*What the exercise asks*. Copy the entries from the line with "Of these items" up to and including the line with "115 centimetres", requests included. In the answers only, scale every number (the box coordinates and the distance) by 2.3 and round each result to a whole number, with halves rounded up.

::::

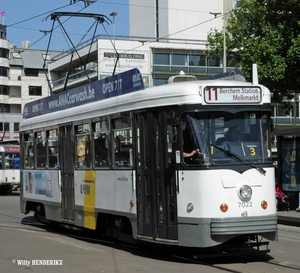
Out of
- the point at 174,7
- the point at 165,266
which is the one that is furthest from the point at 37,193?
the point at 174,7

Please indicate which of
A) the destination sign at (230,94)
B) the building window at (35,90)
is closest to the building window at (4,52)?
the building window at (35,90)

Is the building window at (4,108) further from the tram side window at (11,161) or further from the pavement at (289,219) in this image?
the pavement at (289,219)

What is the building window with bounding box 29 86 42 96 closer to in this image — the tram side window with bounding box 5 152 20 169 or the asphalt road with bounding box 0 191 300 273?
the tram side window with bounding box 5 152 20 169

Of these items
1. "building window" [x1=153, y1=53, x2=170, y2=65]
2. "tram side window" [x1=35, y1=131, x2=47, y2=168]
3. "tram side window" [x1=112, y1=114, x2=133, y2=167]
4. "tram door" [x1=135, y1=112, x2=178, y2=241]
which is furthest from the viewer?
"building window" [x1=153, y1=53, x2=170, y2=65]

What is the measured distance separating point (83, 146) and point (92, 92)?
115 centimetres

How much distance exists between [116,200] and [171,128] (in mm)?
2154

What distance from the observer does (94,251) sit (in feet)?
37.6

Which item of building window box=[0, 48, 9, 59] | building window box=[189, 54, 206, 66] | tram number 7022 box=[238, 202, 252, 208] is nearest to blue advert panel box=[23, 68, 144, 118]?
tram number 7022 box=[238, 202, 252, 208]

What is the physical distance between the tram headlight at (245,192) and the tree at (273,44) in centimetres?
1244

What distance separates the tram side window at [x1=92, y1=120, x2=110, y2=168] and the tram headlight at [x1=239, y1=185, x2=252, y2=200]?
3.12 meters

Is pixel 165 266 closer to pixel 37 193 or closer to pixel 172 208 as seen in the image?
pixel 172 208

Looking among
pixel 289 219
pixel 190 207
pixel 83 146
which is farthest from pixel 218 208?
pixel 289 219

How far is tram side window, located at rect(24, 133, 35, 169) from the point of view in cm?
1592

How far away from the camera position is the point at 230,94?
9.97 m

::::

*Response to the task*.
Of these items
1. "building window" [x1=153, y1=53, x2=170, y2=65]
2. "tram side window" [x1=35, y1=131, x2=47, y2=168]
3. "tram side window" [x1=112, y1=114, x2=133, y2=167]
4. "tram door" [x1=135, y1=112, x2=178, y2=241]
which is furthest from the viewer?
"building window" [x1=352, y1=122, x2=391, y2=150]

What is the measured distance separating point (83, 146) and point (92, 92)?
265 centimetres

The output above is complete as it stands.